Hristo's answer is mostly right, but since you are using small messages there's a bit of a difference. The messages end up on the eager path: they first get copied to an already-registered buffer, then that buffer is used for the transfer, and the receiver copies the message out of an eager buffer on their end. Reusing buffers in your code will only help with large messages.
This is done precisely to avoid the slowness of registering the user-supplied buffer. For large messages the copy takes longer than the registration would, so the rendezvous protocol is used instead.
These eager buffers are somewhat wasteful. For example, they are 16kB by default on Intel MPI with OF verbs. Unless message aggregation is used, each 10-int-sized message is eating four 4kB pages. But aggregation won't help when talking to multiple receivers anyway.
So what to do? Reduce the size of the eager buffers. This is controlled by setting the eager/rendezvous threshold (I_MPI_RDMA_EAGER_THRESHOLD
environment variable). Try 2048 or even smaller. Note that this can result in a latency increase. Or change the I_MPI_DAPL_BUFFER_NUM
variable to control the number of these buffers, or try the dynamic resizing feature that Hristo suggested. This assumes your IMPI is using DAPL (the default). If you are using OF verbs directly, the DAPL variables won't work.
Edit: So the final solution for getting this to run was setting I_MPI_DAPL_UD=enable
. I can speculate on the origin of the magic, but I don't have access to Intel's code to actually confirm this.
IB can have different transport modes, two of which are RC (Reliable Connected) and UD (Unreliable Datagram). RC requires an explicit connection between hosts (like TCP), and some memory is spent per connection. More importantly, each connection has those eager buffers tied to it, and this really adds up. This is what you get with Intel's default settings.

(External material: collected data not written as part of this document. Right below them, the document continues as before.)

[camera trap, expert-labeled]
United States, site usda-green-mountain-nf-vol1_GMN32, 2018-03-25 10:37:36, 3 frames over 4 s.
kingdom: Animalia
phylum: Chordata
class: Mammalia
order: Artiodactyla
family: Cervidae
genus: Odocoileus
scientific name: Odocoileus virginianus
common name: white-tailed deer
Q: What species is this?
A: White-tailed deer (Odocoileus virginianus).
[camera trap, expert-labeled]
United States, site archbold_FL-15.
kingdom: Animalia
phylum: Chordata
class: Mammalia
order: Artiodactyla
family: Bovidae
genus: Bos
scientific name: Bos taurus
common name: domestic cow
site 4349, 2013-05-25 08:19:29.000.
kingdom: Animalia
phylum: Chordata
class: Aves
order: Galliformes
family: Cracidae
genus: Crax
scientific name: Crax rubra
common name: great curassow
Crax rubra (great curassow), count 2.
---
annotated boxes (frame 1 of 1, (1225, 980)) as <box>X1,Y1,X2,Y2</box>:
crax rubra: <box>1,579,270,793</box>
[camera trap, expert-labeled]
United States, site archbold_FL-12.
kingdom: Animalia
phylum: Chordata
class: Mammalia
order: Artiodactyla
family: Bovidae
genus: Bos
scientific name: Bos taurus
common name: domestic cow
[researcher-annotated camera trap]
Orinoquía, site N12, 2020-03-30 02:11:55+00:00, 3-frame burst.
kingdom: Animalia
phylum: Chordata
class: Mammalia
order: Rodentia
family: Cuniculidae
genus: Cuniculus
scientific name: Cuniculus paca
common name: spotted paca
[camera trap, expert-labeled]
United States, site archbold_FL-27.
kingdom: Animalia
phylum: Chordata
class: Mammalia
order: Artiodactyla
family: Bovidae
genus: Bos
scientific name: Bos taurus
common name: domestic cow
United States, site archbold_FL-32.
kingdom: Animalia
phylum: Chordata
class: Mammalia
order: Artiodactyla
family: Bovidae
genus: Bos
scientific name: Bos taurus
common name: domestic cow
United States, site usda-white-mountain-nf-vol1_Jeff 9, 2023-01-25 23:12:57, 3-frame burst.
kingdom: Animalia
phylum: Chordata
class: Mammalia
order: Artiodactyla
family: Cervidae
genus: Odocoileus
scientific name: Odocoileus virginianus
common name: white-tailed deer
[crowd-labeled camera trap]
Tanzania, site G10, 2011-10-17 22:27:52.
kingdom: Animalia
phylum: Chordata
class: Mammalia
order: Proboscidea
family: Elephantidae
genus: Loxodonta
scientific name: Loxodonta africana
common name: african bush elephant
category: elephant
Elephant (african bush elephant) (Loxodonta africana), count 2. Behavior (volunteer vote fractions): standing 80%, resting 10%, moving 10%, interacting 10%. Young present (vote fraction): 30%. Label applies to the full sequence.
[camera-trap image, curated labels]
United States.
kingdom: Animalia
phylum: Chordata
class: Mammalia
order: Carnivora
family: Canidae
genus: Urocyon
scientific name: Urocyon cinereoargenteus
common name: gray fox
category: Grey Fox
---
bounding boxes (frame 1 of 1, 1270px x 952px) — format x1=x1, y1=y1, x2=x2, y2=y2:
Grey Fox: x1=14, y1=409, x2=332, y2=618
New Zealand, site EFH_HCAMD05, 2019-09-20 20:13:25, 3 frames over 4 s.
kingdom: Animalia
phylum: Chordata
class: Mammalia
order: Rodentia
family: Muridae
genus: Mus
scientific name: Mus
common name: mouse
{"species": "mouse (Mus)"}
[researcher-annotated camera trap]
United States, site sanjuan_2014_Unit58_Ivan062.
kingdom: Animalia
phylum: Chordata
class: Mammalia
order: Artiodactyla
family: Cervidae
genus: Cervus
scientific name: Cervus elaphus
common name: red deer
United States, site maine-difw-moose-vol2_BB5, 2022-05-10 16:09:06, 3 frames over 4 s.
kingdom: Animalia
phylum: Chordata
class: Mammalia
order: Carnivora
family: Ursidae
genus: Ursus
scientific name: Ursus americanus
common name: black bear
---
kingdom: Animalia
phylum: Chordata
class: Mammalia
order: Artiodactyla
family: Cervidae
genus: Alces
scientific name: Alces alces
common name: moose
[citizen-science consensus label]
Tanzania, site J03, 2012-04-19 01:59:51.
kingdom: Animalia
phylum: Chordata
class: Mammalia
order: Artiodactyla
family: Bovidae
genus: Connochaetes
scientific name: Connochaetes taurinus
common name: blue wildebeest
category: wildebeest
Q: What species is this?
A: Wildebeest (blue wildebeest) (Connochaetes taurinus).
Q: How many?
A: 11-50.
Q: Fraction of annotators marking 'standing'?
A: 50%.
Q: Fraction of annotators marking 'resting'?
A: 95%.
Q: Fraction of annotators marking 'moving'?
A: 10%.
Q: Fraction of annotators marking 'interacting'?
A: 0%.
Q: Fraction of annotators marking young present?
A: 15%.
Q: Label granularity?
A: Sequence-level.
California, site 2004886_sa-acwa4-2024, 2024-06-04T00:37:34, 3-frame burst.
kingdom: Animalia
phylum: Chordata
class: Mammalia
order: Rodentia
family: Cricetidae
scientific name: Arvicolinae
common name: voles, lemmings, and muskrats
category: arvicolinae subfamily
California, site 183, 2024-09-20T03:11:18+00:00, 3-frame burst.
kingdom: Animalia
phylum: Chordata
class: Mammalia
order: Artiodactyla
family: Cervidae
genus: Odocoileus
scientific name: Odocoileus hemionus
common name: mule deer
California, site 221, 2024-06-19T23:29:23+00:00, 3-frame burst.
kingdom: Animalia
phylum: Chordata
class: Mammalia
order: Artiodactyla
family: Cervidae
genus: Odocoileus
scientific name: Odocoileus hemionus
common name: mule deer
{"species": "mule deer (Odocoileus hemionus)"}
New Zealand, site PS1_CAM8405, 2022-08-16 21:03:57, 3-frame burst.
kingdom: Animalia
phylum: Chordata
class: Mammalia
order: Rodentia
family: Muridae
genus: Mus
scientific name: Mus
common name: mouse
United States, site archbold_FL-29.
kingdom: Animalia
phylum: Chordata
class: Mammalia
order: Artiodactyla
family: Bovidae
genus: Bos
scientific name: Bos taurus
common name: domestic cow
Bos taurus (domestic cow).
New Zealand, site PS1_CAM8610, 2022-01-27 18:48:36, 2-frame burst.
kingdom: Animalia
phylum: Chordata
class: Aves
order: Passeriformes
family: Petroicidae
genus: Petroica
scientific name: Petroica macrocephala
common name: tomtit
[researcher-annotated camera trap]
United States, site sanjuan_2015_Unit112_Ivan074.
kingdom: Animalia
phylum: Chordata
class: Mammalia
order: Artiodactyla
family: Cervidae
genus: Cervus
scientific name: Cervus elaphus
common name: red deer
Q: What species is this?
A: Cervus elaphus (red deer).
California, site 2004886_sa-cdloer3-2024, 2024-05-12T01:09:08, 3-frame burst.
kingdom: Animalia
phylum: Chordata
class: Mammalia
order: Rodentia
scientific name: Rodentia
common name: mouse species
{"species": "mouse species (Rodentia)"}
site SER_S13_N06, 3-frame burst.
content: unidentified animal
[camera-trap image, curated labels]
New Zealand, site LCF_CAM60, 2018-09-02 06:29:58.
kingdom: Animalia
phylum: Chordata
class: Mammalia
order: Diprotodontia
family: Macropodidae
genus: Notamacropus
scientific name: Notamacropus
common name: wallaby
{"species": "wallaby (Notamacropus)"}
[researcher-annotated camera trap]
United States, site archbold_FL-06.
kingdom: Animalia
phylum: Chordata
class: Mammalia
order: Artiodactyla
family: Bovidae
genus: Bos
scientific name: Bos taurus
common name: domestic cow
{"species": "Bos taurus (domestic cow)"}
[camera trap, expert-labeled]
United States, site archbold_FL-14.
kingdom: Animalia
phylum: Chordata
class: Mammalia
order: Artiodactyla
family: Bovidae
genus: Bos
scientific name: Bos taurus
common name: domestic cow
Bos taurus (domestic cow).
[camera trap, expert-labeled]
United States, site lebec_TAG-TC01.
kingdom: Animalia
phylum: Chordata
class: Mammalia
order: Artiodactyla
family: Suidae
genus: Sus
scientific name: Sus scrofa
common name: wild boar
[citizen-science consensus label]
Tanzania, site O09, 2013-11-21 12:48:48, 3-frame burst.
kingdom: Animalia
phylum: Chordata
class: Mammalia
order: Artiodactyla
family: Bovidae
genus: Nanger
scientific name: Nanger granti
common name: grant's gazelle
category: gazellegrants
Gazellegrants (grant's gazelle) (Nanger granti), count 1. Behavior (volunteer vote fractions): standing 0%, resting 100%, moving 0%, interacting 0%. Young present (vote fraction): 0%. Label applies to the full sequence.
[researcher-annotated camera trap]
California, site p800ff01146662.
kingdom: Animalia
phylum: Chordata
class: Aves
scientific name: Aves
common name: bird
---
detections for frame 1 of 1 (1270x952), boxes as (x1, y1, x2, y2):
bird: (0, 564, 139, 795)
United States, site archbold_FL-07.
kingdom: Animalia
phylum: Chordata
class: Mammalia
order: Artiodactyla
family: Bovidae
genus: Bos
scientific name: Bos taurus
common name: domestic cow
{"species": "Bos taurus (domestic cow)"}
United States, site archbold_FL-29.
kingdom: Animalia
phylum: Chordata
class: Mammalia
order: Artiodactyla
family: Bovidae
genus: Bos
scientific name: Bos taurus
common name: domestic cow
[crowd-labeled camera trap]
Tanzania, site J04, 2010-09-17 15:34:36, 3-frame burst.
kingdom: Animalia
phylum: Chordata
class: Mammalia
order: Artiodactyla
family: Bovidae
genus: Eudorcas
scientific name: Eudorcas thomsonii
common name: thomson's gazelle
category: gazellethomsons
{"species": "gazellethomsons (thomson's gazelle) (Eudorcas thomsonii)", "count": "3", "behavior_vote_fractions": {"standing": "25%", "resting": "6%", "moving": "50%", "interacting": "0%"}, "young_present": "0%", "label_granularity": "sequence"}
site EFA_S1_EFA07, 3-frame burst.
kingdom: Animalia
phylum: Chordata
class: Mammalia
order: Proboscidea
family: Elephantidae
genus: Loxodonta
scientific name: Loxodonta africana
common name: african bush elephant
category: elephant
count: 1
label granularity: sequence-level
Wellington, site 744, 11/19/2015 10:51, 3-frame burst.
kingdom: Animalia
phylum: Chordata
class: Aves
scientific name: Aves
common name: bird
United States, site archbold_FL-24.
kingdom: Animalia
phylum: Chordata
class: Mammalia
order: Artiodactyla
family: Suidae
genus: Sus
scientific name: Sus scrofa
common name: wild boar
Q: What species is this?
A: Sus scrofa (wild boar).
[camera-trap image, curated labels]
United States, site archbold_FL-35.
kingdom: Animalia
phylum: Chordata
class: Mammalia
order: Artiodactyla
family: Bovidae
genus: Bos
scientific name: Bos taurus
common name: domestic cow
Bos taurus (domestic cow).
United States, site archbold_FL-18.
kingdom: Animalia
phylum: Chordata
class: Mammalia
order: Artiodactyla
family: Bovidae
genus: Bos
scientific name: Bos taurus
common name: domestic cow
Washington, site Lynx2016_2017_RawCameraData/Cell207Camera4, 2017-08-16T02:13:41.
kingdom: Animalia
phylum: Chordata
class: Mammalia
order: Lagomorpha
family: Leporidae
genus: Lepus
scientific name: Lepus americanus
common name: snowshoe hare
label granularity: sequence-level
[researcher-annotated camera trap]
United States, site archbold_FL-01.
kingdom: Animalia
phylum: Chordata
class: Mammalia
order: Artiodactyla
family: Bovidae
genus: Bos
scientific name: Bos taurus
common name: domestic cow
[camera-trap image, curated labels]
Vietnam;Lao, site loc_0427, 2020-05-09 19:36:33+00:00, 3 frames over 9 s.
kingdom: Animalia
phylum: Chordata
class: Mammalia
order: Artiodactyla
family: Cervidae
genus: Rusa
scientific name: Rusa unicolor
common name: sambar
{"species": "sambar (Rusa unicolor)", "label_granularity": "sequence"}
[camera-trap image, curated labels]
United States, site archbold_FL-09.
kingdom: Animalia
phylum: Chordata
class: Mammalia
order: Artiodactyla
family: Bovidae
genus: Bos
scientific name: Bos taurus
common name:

There is an optimization possible: sharing the eager buffers between connections (this is called SRQ - Shared Receive Queue). There's a further Mellanox-only extension called XRC (eXtended RC) that takes the queue sharing further: between the processes that are on the same node.
By default Intel's MPI accesses the IB device through DAPL, and not directly through OF verbs. My guess is this precludes these optimizations (I don't have experience with DAPL). It is possible to enable XRC support by setting I_MPI_FABRICS=shm:ofa
and I_MPI_OFA_USE_XRC=1
(making Intel MPI use the OFA interface instead of DAPL).
When you switch to the UD transport you get a further optimization on top of buffer sharing: there is no longer a need to track connections. The buffer sharing is natural in this model: since there are no connections, all the internal buffers are in a shared pool, just like with SRQ. So there are further memory savings, but at a cost: datagram delivery can potentially fail, and it is up to the software, not the IB hardware to handle retransmissions. This is all transparent to the application code using MPI, of course.